- What you are asked to do
Answer these questions from the research summary below.
1. How many abstracts of published materials science papers were used to teach the Lawrence Berkeley National Laboratory system?
2. How many WiFi transceivers did the UC Santa Barbara system use outside the wall?
3. What precision rate did the best of the University of San Francisco's song models achieve?
Extracted text Start Marker
And a team at the U.S. Department of Energy's Lawrence Berkeley National Laboratory discovered that with little training, machine-learning algorithms can uncover hidden scientific knowledge. They created a system with an algorithm using no training in materials science that can scan the text of millions of papers to uncover new scientific knowledge—they taught the system with 3.3 million abstracts of published materials science papers.

A team at the University of Michigan found that 3-D printing could be 100 times faster with light. Rather than building up plastic filaments layer by layer, as with conventional printers, their new approach to 3-D printing involved lifting complex shapes from a vat of liquid by solidifying liquid resin using two lights to control where the resin hardened and where it stayed fluid.

And a team of Italian mathematicians found that novel math could bring machine learning to the next level. They showed that artificial vision machines could learn to recognize complex images more quickly by using a developed 25 years ago by one of the team members—the technology involved teaching the network about real-world faces or other objects before training to restrict the set of features it analyzed.

Also, a team at UC Santa Barbara developed a new method of identifying a person through walls from candidate video footage using only WiFi. Their system was able to determine whether a person standing behind a wall was the same individual who appeared in video footage using only a pair of WiFi transceivers outside. The software analyzed and compared the gait of the live person with the video.

A team of researchers from the Karlsruhe Institute of Technology proposed air conditioners as a climate-change remedy. Their idea involved adding hardware to otherwise normal air conditioners that would pull carbon from the air as they cooled buildings. The carbon and some added water could then be converted into renewable hydrocarbon fuel.

A team at the University of San Francisco came up with the novel idea of using Spotify data to predict which songs will be hits. They trained four machine-learning models on song-related data extracted using the Spotify Web API and then evaluated their performance in predicting which songs would become hits. They found the best one achieved a precision rate of 99.53 percent.
Extracted text End Marker
Exercise data Start Marker
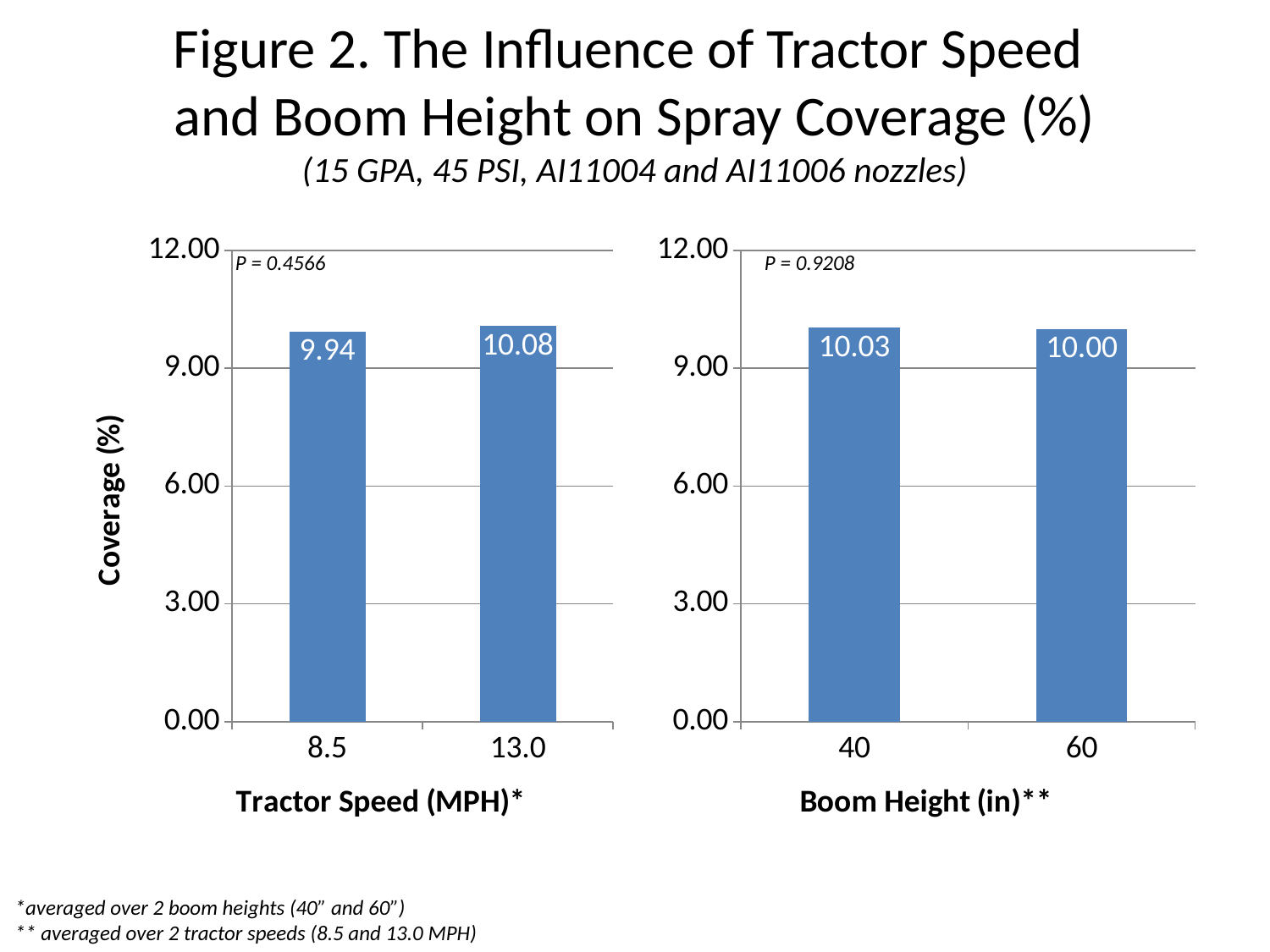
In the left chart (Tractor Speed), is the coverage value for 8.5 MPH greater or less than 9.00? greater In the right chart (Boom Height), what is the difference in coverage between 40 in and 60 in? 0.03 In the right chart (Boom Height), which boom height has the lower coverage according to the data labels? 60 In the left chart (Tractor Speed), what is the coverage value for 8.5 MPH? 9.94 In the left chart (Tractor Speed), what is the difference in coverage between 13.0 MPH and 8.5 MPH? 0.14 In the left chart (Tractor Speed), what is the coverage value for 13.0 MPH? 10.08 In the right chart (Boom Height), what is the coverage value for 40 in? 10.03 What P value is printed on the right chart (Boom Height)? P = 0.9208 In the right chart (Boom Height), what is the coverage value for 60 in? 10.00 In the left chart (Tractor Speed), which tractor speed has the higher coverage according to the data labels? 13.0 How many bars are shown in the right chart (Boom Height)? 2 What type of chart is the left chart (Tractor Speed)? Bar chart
Exercise data End Marker
- Response to the exercise
1. 3.3 million
2. A pair (two)
3. 99.53 percent